Short task: List every dollar amount in the text about the proposed transaction with Dana Inc, in the order they appear.

Text excerpt:
-=-=-
Proposed transaction with Dana Inc
I believe the criticism outlined by Melrose today regarding proposed combination with Dana Inc is not justified. In fact, the opposite might be true: it seems that GKN’s management and the board started to move and work actively for the benefit of their shareholders. I think they deserve some credit here because despite a quick move to reach a deal with Dana Inc they were able to secure rather attractive and reasonable terms for their shareholders. At the same time, it seems that the merger of two companies is a great win for Dana Inc shareholders as well.
The terms of the transaction leave the shares of the combined company conservatively valued at almost the same EV/EBITDA multiple of x6 (assuming synergies, as outlined in company’s presentation) while doubling the EBITDA and at least doubling or possibly tripling free cash flow. Dana Inc had a free cash flow of $266 million last year and adding $200 million in synergies and $161 million from GKN (rough estimate) would bring total free cash flow to $627 million. Subtracting an estimated $102 million of new interest expenses would leave a free cash flow of $525 million. This would provide a 7% free cash flow yield based on the new market cap of $7,547 million ($27.14 per share closing price of Dana’s stock and 278 million of shares outstanding after the transaction with GKN).
-=-=-
Listing:
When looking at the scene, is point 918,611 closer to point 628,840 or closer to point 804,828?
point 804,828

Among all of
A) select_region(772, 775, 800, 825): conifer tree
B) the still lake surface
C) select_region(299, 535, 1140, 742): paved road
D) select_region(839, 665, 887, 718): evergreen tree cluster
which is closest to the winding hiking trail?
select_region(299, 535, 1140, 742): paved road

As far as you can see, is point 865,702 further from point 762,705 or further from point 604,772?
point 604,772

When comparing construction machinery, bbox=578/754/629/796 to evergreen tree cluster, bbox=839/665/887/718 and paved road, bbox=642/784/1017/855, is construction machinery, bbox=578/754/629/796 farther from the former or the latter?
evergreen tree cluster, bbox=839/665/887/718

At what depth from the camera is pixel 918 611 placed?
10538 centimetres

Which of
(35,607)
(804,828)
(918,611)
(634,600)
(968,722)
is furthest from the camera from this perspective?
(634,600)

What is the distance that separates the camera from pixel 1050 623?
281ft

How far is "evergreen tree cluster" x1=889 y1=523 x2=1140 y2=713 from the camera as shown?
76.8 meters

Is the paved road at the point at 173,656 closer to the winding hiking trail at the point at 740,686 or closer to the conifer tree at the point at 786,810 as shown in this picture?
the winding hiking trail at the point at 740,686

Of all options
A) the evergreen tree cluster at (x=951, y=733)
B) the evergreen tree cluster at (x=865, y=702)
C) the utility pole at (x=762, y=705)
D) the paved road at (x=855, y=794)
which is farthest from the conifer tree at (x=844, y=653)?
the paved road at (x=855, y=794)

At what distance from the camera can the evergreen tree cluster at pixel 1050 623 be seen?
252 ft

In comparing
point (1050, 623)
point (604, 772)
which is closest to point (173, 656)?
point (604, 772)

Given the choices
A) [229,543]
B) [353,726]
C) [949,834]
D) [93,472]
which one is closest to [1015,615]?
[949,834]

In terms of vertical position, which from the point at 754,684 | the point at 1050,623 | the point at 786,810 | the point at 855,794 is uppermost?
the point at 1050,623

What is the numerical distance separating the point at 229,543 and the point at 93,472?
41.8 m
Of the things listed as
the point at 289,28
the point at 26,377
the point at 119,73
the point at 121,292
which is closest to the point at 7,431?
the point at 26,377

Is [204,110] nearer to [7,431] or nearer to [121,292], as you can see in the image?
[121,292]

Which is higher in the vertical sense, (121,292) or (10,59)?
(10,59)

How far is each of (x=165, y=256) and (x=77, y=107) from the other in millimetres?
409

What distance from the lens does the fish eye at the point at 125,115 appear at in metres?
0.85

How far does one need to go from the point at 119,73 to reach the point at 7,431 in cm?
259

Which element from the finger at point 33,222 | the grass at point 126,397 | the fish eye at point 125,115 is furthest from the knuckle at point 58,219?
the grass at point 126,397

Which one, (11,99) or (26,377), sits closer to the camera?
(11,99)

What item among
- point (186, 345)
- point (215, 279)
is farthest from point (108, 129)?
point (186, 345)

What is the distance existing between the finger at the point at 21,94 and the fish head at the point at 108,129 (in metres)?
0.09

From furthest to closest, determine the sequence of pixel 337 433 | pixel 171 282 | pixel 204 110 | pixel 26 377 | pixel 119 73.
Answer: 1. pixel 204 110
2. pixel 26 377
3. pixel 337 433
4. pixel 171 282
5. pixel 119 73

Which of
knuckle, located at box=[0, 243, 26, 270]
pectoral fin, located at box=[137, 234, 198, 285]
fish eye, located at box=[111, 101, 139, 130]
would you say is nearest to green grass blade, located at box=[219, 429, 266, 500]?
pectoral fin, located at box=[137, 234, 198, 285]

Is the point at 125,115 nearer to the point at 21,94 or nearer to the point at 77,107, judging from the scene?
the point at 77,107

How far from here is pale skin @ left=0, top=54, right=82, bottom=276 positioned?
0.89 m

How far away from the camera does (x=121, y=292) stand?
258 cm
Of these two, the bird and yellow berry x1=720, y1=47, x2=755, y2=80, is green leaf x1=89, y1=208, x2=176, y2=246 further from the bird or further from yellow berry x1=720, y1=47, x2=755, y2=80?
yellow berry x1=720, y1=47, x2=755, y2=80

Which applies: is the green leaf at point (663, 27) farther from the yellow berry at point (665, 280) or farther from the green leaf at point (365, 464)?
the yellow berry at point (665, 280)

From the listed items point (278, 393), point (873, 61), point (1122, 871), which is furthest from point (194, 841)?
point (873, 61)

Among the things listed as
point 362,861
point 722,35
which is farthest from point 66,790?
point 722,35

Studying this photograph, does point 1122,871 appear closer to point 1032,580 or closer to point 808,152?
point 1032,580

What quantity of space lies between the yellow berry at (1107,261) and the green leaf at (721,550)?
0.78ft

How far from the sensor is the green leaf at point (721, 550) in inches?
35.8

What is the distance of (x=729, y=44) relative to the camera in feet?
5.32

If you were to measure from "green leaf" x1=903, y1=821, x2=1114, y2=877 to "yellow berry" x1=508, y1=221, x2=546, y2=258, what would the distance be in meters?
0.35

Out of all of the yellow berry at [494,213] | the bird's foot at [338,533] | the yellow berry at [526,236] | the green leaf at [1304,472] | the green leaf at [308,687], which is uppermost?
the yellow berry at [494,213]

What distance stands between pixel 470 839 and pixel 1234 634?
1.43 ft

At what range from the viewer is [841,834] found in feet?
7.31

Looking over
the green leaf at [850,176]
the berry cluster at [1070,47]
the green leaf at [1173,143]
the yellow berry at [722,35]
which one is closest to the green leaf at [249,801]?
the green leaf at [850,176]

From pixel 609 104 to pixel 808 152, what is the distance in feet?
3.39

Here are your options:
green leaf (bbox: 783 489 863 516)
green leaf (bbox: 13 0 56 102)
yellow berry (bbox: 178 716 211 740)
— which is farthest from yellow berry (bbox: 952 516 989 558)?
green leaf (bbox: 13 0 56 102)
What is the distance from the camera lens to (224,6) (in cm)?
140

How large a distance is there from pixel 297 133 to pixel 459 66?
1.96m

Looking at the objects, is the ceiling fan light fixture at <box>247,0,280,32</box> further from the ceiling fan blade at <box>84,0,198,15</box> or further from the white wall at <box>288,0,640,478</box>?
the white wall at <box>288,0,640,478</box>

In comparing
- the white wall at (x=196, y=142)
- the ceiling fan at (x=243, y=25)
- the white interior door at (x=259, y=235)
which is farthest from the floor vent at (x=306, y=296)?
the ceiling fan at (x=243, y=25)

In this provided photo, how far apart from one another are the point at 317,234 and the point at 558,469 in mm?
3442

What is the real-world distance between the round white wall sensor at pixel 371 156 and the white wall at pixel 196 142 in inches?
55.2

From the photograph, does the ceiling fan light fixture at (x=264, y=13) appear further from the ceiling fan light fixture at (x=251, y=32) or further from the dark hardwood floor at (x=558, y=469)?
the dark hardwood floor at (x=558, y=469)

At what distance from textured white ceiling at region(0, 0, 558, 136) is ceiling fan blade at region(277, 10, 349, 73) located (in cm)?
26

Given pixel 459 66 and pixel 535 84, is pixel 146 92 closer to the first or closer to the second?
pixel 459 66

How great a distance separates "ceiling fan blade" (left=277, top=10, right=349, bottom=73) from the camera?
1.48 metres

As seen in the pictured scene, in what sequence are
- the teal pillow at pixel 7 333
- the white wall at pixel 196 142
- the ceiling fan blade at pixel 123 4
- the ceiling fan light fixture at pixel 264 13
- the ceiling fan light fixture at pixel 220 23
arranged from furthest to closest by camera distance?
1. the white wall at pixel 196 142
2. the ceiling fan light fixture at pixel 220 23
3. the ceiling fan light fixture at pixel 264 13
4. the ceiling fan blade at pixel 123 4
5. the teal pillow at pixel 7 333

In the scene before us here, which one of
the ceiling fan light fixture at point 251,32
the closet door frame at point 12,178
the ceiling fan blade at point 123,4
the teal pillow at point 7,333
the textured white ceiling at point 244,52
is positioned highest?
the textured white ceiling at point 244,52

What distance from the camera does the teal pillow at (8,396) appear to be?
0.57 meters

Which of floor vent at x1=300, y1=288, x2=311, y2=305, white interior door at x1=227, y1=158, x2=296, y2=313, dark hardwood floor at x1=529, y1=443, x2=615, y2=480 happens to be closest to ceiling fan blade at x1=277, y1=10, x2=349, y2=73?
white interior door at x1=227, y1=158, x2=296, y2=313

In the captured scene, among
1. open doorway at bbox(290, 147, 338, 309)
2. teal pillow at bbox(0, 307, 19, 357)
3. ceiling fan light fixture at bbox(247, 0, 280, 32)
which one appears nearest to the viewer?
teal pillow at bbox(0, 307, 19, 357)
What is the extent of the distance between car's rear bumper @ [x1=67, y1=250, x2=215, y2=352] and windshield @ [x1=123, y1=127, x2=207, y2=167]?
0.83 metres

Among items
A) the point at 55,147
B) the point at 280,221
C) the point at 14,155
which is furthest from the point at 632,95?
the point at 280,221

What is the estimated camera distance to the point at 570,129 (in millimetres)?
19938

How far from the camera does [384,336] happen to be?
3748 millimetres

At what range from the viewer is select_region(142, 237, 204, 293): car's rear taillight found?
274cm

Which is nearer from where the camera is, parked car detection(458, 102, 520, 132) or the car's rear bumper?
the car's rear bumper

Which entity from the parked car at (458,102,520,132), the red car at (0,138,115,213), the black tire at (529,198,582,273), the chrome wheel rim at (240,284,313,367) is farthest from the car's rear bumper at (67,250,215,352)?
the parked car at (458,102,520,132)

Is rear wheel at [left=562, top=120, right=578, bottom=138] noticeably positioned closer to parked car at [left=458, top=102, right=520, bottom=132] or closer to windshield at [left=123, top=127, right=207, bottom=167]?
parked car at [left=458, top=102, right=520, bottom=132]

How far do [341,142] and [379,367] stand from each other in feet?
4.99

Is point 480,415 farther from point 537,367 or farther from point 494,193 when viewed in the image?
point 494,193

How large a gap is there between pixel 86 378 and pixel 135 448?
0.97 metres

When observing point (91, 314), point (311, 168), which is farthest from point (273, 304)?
-=-=-
Answer below: $266 million, $200 million, $161 million, $627 million, $102 million, $525 million, $7,547 million, $27.14